Requirements
Please count the lines in the items below that contain the string "photo", and reply with that number alone.

(Source data)

[BEGIN]

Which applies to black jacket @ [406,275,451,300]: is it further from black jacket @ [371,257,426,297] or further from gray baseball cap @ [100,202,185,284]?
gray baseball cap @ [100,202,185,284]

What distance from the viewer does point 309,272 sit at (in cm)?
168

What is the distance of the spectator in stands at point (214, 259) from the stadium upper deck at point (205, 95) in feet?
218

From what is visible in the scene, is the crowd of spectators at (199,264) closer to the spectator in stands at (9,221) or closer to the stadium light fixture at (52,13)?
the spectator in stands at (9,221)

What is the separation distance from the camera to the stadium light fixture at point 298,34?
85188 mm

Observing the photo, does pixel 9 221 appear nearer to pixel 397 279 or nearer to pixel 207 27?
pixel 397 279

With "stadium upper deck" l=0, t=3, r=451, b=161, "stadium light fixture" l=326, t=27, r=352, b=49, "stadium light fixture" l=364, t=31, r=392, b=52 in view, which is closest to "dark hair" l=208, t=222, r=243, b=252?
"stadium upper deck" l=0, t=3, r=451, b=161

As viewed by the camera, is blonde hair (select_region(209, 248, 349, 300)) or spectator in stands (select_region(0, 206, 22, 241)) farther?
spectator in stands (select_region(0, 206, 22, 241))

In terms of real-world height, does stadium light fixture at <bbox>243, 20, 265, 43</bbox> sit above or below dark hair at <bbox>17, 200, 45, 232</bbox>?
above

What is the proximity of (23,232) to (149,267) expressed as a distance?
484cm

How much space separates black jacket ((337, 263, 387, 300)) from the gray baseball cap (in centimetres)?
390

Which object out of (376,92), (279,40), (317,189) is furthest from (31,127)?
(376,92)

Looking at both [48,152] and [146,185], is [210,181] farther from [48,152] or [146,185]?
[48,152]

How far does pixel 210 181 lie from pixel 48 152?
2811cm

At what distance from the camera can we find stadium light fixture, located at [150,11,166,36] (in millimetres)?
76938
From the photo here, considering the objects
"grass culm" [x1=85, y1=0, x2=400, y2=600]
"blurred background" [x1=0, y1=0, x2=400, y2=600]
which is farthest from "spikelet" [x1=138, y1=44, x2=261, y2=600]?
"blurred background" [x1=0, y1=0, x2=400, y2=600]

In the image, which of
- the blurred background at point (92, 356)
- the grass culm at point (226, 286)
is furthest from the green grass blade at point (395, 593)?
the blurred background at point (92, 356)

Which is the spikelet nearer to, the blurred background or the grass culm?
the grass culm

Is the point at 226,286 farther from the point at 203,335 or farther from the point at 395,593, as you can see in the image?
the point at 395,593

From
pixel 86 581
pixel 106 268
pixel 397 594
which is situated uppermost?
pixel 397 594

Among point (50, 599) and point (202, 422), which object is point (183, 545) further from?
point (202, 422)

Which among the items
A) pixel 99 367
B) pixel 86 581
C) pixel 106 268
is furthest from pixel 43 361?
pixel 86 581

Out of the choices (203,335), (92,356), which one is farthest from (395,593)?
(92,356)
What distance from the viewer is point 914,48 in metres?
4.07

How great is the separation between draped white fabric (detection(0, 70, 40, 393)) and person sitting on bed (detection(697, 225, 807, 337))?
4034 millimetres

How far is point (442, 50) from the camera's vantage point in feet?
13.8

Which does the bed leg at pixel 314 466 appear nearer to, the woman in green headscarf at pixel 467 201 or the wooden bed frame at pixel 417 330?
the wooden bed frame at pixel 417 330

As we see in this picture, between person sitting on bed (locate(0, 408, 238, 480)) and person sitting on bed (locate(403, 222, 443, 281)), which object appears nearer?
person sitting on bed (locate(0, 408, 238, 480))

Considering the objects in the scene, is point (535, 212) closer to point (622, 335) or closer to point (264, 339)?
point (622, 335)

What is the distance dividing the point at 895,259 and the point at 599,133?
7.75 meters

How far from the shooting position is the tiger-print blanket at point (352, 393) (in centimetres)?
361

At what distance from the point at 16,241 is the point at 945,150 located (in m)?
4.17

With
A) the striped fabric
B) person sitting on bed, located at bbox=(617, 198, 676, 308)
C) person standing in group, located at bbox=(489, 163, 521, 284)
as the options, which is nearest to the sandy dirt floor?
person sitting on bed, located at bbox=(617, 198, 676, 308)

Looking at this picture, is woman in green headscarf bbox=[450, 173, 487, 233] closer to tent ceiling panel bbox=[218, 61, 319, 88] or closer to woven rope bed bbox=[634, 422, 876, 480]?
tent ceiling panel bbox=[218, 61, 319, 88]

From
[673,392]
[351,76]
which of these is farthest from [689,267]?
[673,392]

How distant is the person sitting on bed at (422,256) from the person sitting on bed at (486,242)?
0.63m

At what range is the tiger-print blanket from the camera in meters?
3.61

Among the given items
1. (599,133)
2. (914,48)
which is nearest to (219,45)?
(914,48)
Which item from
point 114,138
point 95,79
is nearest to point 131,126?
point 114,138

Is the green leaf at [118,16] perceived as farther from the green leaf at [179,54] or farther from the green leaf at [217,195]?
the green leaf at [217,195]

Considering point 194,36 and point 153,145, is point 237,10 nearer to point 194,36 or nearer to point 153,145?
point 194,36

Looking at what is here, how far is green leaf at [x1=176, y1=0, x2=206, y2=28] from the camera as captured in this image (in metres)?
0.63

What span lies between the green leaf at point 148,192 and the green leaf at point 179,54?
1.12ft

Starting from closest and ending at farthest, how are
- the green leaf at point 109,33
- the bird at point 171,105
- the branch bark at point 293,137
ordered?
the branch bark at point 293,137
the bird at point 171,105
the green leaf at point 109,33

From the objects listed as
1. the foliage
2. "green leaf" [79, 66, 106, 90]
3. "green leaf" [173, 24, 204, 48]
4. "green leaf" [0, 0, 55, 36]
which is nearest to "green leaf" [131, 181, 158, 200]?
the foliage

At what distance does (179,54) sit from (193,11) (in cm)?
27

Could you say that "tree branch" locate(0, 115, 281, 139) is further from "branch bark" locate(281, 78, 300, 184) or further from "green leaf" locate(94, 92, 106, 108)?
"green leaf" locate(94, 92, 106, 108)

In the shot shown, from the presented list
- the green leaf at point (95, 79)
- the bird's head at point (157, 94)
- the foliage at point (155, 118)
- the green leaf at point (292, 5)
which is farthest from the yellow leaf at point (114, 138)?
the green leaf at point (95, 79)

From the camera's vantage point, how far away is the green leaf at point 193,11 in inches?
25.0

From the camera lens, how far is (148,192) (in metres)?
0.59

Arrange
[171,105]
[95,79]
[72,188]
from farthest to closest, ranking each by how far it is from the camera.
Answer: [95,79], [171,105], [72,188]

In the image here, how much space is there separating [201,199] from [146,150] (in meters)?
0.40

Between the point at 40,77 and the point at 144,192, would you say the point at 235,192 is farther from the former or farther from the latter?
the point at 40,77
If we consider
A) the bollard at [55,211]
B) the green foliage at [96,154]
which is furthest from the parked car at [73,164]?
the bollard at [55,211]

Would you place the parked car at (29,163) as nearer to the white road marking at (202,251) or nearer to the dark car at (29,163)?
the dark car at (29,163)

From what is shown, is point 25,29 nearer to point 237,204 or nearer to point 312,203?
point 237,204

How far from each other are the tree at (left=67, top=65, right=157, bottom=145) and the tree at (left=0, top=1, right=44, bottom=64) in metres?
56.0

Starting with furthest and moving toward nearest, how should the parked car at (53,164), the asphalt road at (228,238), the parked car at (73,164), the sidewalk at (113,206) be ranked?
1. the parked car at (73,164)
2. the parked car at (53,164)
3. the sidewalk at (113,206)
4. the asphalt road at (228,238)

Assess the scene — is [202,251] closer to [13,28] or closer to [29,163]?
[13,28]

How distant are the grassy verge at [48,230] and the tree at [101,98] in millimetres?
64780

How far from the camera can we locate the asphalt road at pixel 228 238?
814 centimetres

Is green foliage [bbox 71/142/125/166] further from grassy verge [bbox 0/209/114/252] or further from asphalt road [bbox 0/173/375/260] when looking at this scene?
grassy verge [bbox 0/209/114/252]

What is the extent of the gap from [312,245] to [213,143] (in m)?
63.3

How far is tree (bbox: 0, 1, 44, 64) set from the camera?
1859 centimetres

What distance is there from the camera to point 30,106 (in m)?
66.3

[END]

Result of the task
2